* Exercise *
Only lines with the string "frozen" should be returned from the data below.

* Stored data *
******************************
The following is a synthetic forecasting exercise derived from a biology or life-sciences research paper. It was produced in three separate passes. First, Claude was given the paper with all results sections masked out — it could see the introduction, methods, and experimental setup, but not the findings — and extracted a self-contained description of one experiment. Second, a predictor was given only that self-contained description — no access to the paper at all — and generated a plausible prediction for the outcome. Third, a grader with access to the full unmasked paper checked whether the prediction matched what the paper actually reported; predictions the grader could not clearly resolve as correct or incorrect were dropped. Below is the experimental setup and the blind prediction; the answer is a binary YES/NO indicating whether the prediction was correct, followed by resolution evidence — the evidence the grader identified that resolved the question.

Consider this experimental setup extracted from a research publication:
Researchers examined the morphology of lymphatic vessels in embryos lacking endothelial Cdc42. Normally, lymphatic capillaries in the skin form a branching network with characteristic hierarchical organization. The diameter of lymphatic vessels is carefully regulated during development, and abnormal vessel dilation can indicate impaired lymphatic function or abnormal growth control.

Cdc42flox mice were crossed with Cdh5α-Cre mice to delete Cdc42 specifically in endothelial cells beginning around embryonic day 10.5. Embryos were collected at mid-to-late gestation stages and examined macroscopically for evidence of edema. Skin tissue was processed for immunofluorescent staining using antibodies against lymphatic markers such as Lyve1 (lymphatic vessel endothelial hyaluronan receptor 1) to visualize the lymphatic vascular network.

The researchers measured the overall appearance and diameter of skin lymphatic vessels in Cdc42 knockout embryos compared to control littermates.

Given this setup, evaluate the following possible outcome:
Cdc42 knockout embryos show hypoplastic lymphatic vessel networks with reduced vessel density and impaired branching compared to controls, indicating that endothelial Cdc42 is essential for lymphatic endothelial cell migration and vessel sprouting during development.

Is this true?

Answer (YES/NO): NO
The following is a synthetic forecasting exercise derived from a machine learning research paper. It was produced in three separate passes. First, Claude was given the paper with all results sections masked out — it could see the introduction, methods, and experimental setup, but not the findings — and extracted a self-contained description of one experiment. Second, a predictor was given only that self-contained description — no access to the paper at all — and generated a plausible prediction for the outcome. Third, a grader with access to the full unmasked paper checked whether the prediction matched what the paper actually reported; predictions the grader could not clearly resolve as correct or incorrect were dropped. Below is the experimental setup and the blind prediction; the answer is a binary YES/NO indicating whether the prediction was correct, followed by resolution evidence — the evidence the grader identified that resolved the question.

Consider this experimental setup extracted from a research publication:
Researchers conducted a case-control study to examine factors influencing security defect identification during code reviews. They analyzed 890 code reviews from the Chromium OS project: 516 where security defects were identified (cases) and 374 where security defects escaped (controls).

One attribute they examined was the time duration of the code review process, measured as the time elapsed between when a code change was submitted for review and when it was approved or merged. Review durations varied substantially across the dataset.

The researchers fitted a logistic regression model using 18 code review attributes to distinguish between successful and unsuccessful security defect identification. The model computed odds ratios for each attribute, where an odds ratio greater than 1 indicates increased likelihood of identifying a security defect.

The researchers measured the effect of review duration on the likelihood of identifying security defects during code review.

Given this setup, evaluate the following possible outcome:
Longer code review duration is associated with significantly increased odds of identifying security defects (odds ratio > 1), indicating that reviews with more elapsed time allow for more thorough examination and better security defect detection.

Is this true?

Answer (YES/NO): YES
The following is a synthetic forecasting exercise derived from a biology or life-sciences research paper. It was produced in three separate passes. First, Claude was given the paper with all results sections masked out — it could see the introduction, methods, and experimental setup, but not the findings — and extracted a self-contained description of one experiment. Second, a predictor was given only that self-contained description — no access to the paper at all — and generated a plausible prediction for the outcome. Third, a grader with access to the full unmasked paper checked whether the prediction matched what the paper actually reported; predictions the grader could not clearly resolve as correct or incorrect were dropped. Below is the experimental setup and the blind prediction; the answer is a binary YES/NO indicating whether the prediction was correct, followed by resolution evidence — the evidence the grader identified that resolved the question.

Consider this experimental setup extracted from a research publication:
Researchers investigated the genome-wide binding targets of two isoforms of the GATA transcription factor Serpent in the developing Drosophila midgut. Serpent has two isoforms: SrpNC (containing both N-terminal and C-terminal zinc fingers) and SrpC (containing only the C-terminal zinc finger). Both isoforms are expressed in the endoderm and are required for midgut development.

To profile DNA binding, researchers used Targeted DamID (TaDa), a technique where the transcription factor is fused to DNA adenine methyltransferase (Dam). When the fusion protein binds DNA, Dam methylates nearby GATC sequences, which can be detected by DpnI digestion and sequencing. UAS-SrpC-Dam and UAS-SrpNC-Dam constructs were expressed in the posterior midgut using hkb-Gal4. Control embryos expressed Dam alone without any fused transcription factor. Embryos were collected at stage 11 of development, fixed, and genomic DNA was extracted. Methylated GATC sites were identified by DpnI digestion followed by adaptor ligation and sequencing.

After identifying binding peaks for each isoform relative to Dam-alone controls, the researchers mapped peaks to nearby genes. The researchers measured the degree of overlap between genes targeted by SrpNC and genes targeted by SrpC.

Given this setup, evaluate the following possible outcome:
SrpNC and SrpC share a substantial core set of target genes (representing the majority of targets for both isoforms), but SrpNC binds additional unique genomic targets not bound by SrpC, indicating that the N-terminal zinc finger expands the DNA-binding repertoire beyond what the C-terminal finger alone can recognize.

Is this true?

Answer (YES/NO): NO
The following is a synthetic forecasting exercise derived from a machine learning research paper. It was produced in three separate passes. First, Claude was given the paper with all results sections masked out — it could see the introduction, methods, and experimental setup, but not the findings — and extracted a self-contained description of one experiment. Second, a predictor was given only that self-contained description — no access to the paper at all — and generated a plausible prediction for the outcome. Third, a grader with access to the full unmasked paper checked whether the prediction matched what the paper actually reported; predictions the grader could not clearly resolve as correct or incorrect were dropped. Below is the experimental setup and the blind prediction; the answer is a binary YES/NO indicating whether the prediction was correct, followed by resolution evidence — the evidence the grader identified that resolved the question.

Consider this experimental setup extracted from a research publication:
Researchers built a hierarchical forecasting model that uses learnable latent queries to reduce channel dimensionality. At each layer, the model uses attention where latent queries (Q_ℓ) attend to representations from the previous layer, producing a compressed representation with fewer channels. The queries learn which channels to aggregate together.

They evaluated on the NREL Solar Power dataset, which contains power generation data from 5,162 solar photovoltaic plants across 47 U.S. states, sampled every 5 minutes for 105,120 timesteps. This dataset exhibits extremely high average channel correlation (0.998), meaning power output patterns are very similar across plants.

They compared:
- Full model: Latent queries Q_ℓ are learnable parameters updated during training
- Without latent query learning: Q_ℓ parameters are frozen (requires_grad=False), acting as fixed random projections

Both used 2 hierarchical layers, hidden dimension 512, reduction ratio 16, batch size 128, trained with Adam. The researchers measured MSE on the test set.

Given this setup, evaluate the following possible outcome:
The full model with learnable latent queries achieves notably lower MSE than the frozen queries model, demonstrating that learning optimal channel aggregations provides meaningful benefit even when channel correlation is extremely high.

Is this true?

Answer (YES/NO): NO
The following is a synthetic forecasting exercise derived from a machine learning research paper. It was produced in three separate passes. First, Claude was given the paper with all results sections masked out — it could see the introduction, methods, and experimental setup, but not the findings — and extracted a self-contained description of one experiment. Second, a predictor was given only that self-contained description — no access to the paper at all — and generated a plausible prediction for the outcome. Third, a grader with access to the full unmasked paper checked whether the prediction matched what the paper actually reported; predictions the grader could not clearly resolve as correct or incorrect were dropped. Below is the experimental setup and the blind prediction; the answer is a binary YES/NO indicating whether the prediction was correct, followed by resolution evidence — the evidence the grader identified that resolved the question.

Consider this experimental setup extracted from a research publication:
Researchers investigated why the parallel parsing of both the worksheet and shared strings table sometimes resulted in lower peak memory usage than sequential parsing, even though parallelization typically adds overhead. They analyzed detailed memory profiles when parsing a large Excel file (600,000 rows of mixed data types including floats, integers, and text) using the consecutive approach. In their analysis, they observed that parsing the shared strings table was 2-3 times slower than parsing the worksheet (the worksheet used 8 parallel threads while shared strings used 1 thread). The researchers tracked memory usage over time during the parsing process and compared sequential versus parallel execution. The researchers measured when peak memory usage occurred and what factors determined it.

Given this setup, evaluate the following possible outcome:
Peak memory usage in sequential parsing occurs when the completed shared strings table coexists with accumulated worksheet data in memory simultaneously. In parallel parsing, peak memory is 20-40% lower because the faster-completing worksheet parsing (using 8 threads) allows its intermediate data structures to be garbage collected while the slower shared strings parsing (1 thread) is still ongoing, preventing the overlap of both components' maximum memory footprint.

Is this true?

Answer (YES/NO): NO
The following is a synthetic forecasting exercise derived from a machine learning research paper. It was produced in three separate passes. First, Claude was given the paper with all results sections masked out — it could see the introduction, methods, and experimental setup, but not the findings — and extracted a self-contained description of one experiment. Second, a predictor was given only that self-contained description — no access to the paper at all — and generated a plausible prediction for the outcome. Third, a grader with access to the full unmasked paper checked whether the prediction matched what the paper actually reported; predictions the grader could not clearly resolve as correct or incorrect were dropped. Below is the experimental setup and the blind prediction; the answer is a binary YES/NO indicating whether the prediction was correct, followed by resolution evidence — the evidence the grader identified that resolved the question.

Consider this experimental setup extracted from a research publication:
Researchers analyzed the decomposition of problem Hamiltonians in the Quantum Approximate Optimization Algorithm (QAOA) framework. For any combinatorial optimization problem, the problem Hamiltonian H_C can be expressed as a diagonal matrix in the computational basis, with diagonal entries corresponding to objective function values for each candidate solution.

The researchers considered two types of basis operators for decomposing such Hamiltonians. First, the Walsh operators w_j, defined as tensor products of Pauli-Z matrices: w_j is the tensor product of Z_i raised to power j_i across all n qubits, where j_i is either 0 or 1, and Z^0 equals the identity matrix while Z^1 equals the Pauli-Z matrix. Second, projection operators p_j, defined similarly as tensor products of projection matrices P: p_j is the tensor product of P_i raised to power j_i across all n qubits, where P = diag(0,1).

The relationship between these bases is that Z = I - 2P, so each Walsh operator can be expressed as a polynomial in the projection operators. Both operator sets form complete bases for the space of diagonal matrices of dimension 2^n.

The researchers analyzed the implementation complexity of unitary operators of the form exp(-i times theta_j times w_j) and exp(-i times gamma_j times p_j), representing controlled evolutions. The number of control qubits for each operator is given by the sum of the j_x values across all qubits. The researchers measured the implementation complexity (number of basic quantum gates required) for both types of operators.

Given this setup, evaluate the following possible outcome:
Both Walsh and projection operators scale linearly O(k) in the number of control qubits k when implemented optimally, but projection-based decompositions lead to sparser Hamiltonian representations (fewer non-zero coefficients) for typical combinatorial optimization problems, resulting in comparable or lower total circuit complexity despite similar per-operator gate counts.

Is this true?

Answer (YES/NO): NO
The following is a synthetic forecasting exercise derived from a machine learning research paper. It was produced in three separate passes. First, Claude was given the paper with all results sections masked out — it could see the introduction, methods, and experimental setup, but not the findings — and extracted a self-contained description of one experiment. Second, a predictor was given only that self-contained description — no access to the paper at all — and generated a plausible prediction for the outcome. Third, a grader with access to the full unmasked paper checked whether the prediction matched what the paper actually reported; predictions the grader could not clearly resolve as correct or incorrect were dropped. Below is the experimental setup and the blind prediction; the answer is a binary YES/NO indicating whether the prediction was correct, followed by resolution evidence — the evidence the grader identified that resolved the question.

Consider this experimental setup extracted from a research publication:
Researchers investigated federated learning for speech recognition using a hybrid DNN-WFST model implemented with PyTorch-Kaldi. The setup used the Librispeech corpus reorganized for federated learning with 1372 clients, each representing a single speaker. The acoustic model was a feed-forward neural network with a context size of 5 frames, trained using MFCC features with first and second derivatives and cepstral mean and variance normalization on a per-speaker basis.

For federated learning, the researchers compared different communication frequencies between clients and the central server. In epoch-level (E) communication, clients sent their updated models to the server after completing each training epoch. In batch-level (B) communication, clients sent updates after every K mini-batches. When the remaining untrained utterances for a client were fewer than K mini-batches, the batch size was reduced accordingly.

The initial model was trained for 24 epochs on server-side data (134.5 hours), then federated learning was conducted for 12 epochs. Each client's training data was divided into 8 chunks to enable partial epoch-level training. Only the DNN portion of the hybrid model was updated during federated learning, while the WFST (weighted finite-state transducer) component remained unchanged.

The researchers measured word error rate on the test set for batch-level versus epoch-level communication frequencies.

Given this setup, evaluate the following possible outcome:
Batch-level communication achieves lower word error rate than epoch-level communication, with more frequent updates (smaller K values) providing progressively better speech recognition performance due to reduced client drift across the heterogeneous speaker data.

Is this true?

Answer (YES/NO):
******************************
* Problem solution *
- Without latent query learning: Q_ℓ parameters are frozen (requires_grad=False), acting as fixed random projections
The full model with learnable latent queries achieves notably lower MSE than the frozen queries model, demonstrating that learning optimal channel aggregations provides meaningful benefit even when channel correlation is extremely high.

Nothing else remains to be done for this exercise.